Just that I do not miss anything out... Could you please sum-up what exactly is not working for you (your use case) and how you solve it exactly?
Would just setting enable-oslogin=FALSE
in https://registry.terraform.io/providers/hashicorp/google/latest/docs/resources/compute_instance#metadata fix it for you?
We found the error, we had an organisation policy (constraints/compute.requireOsLogin) active that enforced every project to have enable-oslogin=true.
This led to the ssh error:
Also key verification was not the problem:
admin_@cloudshell:~/ha-sap-terraform-deployments/gcp (tstaerk-tf-demo)$ ssh -o StrictHostKeyChecking=no [email protected]

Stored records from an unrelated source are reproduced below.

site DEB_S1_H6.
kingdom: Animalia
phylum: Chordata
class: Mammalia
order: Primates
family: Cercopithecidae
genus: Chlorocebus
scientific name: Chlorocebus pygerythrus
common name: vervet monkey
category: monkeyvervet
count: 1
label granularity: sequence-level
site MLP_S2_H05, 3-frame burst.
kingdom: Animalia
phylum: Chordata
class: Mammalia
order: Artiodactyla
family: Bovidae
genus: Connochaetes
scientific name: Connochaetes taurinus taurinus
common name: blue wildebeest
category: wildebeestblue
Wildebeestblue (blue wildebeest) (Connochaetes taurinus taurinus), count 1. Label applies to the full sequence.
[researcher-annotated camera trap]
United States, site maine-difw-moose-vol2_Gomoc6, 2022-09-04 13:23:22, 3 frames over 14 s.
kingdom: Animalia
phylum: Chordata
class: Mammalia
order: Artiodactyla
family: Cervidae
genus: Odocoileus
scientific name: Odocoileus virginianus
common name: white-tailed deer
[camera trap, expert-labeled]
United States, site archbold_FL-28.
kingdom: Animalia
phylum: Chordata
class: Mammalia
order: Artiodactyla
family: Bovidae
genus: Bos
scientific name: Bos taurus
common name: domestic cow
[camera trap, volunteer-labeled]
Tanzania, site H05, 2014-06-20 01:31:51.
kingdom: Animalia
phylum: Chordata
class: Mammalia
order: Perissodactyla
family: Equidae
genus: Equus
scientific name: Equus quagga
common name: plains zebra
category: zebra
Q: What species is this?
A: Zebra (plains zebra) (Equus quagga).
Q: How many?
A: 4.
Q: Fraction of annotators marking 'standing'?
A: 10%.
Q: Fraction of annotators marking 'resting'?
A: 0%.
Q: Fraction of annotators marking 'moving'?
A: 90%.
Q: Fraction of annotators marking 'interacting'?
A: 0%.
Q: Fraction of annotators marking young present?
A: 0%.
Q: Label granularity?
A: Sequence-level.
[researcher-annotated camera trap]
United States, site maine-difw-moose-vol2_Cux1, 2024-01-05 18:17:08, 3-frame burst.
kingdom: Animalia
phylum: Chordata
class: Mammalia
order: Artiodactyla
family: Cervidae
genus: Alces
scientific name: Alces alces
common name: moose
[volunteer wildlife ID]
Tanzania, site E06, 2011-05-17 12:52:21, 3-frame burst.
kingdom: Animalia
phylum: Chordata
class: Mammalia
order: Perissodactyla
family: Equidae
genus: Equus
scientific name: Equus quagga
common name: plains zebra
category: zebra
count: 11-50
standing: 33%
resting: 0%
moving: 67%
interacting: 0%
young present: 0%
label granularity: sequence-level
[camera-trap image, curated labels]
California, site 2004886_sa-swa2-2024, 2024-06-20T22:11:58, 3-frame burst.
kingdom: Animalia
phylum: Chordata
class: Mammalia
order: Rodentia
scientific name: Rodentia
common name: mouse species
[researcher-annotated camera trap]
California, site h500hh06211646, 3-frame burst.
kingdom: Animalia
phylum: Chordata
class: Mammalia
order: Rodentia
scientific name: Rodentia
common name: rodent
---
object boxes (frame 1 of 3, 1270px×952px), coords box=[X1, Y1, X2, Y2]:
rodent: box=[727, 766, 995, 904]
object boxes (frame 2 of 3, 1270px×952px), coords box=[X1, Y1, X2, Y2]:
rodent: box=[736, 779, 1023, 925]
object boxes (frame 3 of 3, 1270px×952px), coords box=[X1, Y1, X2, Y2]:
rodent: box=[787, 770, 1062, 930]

Warning: Permanently added '34.79.69.80' (ECDSA) to the list of known hosts.
[email protected]: Permission denied (publickey).
The issue was that the public ssh key was not automatically added to the HANA node's authorized_keys. To change this, we set enable-oslogin=false in the project metadata, see Screenshot:
then, ssh'ing worked and the key could be found in authorized_keys:
admin_@cloudshell:~/ha-sap-terraform-deployments/gcp (tstaerk-tf-demo)$ ssh -o StrictHostKeyChecking=no [email protected]
SUSE Linux Enterprise Server 15 SP2 for SAP Applications x86_64 (64-bit)
As "root" (sudo or sudo -i) use the:
- zypper command for package management
- yast command for configuration management
Management and Config: https://www.suse.com/suse-in-the-cloud-basics
Documentation: https://www.suse.com/documentation/sles-15/
Community: https://community.suse.com/
Have a lot of fun...
demo-hana02:~ # cat .ssh/authorized_keys
# Added by Google
ssh-rsa AAAAB3NzaC1yc2EAAAADAQABAAABAQDfWjWgE1NkXnmv0UgAkm+zHnJ2UJgTVpMEAlc3Fo+tH6U1BsPL++ceiE+mAAjcT41j7Ew5N4qyranPSTQOvrLSGvCITP4edAJlbrh4JOzy5/aNP/EfWZiprtytrkdBEzd0gbhg+Bh98FlEUoxLtZSFsP2090zI7hTuT9DEB3eQknMkR9g+JsgGcDd0t4kdERaLZp+spkPCJF3LQ2h+9ZbmHqwBjzYLsJLRMma3y+aU80IHONBOEaX+ab+1vR1CuxMBwRjSlDkfRVBuxMWnj+ipQaLjiMLFaGbANFxPFj4AaeDnYO/jnKUaIRQOEAvpgjN9r5hVsRT0I+cpBvTpqcrx admin_@cs-485070161371-default-boost-wds4w
So, one solution would be to manually copy the public ssh key into the OS' authorized_keys file. Another option could be to check if constraints/compute.requireOsLogin is enforced and if yes, tell the user that they have to manually copy the ssh key to all nodes.